Copy verbatim the span of lines beginning at the line that contains "Is the shirt" and ending with the final line of the data. Exclude pictures from the copy.

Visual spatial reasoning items
'''
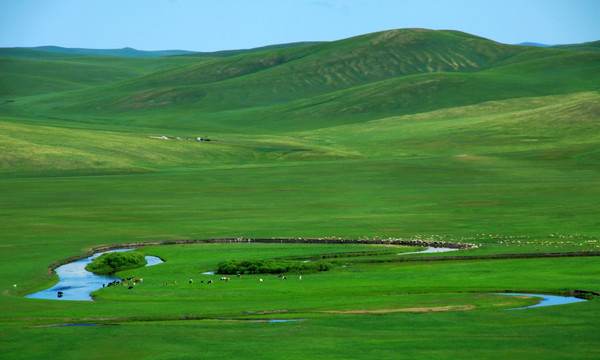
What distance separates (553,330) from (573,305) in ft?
16.2

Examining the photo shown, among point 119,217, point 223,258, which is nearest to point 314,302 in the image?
point 223,258

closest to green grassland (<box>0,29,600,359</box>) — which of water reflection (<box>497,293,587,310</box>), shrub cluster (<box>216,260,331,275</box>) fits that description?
water reflection (<box>497,293,587,310</box>)

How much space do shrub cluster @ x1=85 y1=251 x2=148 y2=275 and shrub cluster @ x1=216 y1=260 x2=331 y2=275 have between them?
659 centimetres

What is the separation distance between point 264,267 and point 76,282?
33.4ft

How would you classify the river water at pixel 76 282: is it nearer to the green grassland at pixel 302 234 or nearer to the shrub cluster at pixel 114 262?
the shrub cluster at pixel 114 262

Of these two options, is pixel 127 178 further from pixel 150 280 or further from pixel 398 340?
pixel 398 340

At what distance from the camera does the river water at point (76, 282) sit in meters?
43.6

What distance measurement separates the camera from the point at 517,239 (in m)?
60.4

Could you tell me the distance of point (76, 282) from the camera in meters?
48.1

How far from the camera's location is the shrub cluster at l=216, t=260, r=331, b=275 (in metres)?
49.4

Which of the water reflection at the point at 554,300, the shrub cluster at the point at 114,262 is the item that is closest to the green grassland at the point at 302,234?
the water reflection at the point at 554,300

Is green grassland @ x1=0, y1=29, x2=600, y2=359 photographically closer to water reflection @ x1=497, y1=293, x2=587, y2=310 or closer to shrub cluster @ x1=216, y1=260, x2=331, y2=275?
water reflection @ x1=497, y1=293, x2=587, y2=310

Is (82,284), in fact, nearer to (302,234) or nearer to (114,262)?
(114,262)

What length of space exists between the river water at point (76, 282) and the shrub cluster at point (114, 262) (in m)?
0.57
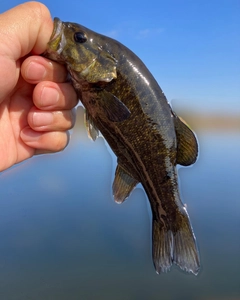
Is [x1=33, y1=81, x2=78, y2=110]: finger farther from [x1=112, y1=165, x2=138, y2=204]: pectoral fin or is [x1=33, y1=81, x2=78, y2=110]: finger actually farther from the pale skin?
[x1=112, y1=165, x2=138, y2=204]: pectoral fin

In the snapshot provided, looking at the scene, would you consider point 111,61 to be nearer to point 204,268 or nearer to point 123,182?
Result: point 123,182

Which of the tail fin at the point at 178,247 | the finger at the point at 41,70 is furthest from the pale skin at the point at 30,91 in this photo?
the tail fin at the point at 178,247

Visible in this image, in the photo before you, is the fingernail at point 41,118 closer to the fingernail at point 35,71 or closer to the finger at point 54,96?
the finger at point 54,96

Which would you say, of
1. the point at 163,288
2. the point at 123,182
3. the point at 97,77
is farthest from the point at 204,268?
the point at 97,77

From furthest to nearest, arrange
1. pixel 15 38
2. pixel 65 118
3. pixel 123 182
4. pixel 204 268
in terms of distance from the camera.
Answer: pixel 204 268 < pixel 65 118 < pixel 123 182 < pixel 15 38

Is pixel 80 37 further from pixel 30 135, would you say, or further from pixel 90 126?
pixel 30 135

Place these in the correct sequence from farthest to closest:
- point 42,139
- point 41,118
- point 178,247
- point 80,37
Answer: point 42,139 → point 41,118 → point 178,247 → point 80,37

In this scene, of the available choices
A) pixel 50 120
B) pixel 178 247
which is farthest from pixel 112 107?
pixel 178 247
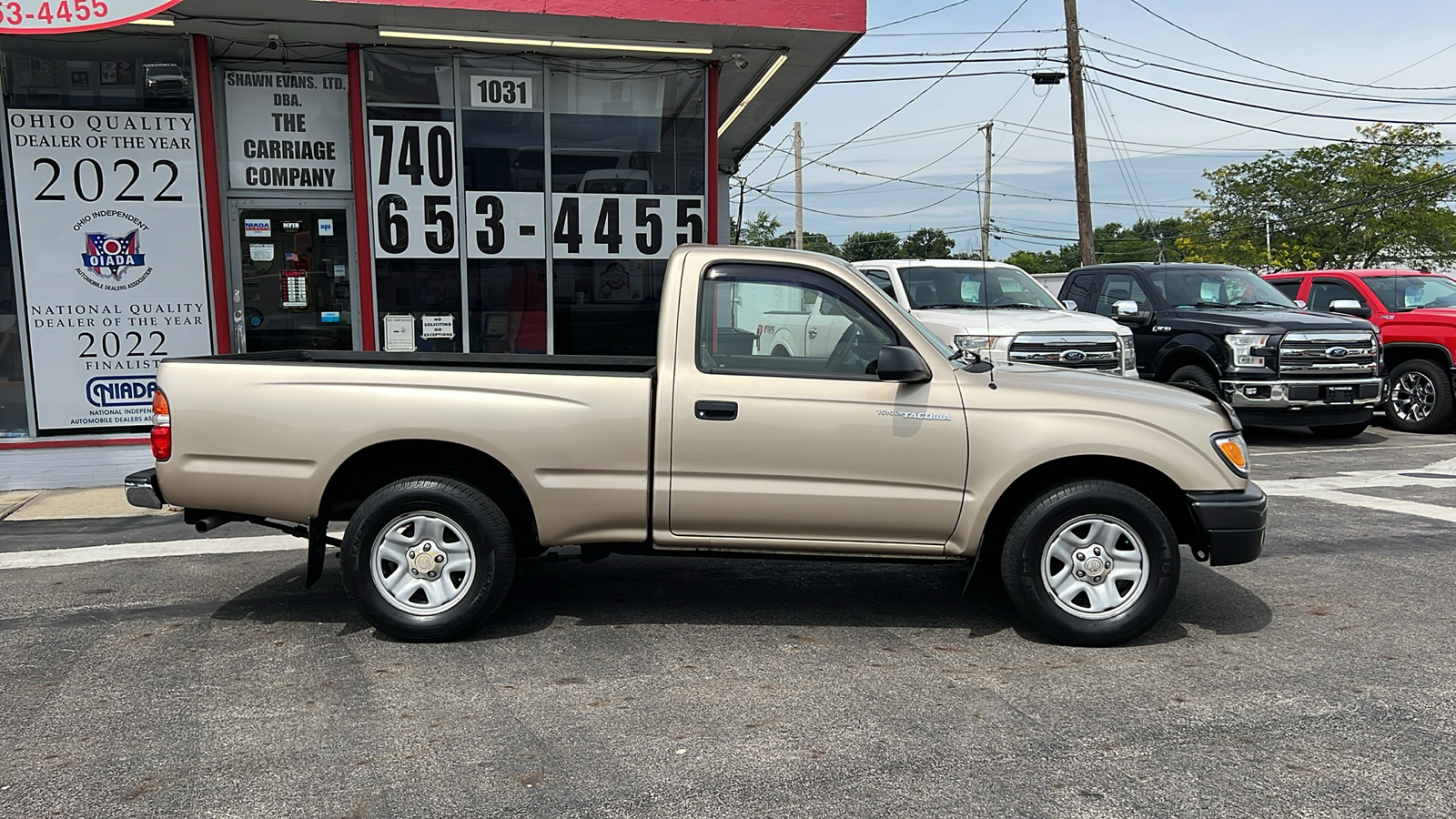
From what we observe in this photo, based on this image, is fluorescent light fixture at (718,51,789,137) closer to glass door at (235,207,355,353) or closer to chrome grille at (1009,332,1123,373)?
chrome grille at (1009,332,1123,373)

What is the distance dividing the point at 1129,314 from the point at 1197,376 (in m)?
1.03

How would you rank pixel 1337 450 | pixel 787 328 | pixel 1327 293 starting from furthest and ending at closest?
pixel 1327 293
pixel 1337 450
pixel 787 328

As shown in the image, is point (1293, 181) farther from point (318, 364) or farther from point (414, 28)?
point (318, 364)

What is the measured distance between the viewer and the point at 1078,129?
23.7 m

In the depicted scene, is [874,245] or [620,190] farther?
[874,245]

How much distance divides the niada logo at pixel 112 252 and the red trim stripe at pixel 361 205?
1.83m

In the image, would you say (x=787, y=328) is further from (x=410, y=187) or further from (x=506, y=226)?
(x=410, y=187)

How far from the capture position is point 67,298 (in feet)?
31.9

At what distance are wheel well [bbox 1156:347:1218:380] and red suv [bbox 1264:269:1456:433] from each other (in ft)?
7.27

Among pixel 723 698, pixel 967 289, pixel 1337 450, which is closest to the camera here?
pixel 723 698

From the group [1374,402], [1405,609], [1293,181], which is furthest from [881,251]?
[1405,609]

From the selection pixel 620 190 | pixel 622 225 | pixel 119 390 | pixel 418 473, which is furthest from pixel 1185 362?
pixel 119 390

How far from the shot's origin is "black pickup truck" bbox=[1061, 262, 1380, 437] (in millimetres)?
11617

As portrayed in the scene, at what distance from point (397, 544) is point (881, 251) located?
8196 centimetres
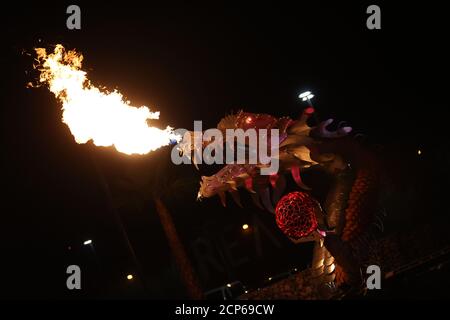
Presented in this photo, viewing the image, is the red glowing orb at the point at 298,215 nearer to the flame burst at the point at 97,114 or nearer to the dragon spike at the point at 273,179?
the dragon spike at the point at 273,179

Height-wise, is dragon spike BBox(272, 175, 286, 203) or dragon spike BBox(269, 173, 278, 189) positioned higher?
dragon spike BBox(269, 173, 278, 189)

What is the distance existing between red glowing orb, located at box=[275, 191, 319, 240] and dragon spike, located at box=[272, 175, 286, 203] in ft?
1.55

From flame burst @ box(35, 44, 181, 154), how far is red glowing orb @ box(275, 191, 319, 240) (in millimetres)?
2478

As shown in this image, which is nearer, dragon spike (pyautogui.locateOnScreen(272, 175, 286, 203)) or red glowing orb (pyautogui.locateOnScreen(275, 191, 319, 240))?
red glowing orb (pyautogui.locateOnScreen(275, 191, 319, 240))

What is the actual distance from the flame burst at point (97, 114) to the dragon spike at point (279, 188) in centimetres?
207

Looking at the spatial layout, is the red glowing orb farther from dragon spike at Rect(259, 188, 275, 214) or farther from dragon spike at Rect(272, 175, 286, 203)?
dragon spike at Rect(259, 188, 275, 214)

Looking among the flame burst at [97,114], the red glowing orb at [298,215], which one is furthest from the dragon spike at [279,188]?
the flame burst at [97,114]

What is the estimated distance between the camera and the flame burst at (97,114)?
8.64 metres

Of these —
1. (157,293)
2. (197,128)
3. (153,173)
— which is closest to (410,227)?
(197,128)

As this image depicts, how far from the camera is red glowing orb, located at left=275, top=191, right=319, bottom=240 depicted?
7234 mm

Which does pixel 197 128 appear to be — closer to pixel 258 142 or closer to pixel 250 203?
pixel 258 142

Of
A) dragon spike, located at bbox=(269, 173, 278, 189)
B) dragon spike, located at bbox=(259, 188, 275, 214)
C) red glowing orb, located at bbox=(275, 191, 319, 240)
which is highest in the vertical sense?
dragon spike, located at bbox=(269, 173, 278, 189)

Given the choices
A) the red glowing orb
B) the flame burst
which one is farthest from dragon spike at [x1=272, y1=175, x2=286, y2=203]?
the flame burst

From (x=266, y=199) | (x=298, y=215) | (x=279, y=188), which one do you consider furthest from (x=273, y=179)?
(x=298, y=215)
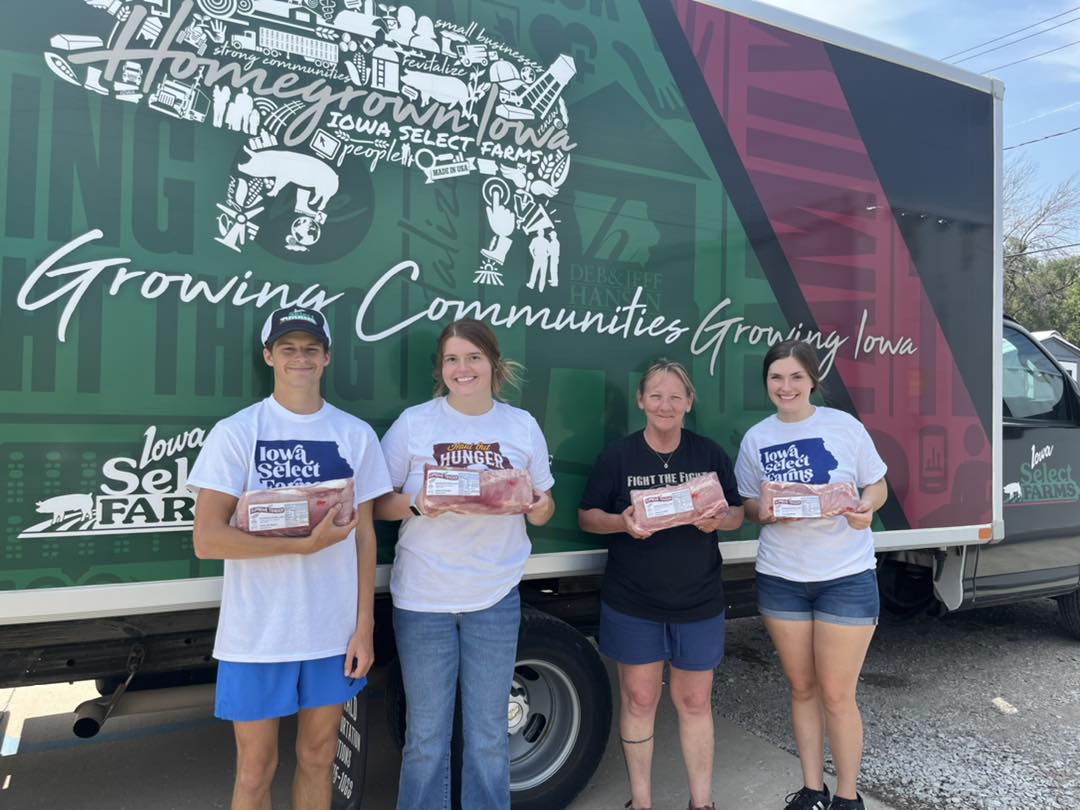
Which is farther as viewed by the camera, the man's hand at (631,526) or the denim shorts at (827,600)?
the denim shorts at (827,600)

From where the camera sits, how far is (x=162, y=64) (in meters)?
2.16

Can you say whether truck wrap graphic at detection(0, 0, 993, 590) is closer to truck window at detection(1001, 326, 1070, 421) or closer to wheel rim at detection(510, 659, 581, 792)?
wheel rim at detection(510, 659, 581, 792)

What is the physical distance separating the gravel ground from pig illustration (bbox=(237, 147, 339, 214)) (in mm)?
3173

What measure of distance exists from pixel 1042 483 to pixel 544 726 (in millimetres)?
3556

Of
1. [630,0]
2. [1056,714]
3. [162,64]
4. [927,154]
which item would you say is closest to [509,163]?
[630,0]

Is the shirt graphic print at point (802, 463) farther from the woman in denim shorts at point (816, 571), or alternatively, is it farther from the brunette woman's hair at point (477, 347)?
the brunette woman's hair at point (477, 347)

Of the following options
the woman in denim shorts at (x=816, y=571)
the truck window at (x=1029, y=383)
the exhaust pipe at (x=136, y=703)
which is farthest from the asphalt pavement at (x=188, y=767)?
the truck window at (x=1029, y=383)

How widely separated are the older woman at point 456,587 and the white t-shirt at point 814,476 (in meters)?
0.92

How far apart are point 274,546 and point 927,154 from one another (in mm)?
3461

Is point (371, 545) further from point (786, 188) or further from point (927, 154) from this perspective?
point (927, 154)

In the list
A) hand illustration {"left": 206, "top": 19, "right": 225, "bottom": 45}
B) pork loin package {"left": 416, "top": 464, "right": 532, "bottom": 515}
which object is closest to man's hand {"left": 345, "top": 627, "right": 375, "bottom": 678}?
pork loin package {"left": 416, "top": 464, "right": 532, "bottom": 515}

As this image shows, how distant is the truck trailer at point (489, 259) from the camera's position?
6.73 ft

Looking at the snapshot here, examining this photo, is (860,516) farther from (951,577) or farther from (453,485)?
(951,577)

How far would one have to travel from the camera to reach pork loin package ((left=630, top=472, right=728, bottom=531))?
7.91ft
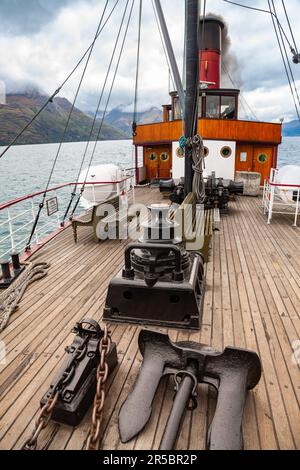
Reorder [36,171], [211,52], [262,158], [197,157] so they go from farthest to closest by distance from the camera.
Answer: [36,171]
[211,52]
[262,158]
[197,157]

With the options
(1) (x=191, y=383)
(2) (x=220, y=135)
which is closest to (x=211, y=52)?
(2) (x=220, y=135)

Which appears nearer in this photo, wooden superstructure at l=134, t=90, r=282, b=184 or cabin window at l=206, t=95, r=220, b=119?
wooden superstructure at l=134, t=90, r=282, b=184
'''
▸ ANSWER IN FULL:
Is the shirt graphic print at point (802, 463) farther from the woman in denim shorts at point (816, 571), or alternatively, is it farther from the brunette woman's hair at point (477, 347)?
the brunette woman's hair at point (477, 347)

Of the following options
the woman in denim shorts at (x=816, y=571)
the truck window at (x=1029, y=383)
the exhaust pipe at (x=136, y=703)
which is farthest from the asphalt pavement at (x=188, y=767)?
the truck window at (x=1029, y=383)

How widely separated are the older woman at point 456,587 and the white t-shirt at point 814,476 (in meters)?
0.92

How far apart are point 274,546 and point 927,154 from one another (in mm)?
3461

Is point (371, 545) further from point (786, 188) or further from point (927, 154) from this perspective?
point (927, 154)

In the list
A) hand illustration {"left": 206, "top": 19, "right": 225, "bottom": 45}
B) pork loin package {"left": 416, "top": 464, "right": 532, "bottom": 515}
which object is closest to man's hand {"left": 345, "top": 627, "right": 375, "bottom": 678}?
pork loin package {"left": 416, "top": 464, "right": 532, "bottom": 515}

As this image shows, how distant is the truck trailer at point (489, 259) from the camera's position?
6.73 ft

Looking at the snapshot here, examining this photo, is (860,516) farther from (951,577) or farther from (453,485)?
(951,577)

How far would one have to travel from the camera to reach pork loin package ((left=630, top=472, right=728, bottom=531))?
7.91ft
Reorder [36,171], [211,52], [262,158], [197,157] so they go from farthest to closest by distance from the camera.
Answer: [36,171]
[211,52]
[262,158]
[197,157]

With the options
(1) (x=191, y=383)
(2) (x=220, y=135)
which is closest to (x=211, y=52)?
(2) (x=220, y=135)

Which appears nearer in this photo, wooden superstructure at l=134, t=90, r=282, b=184 or cabin window at l=206, t=95, r=220, b=119?
wooden superstructure at l=134, t=90, r=282, b=184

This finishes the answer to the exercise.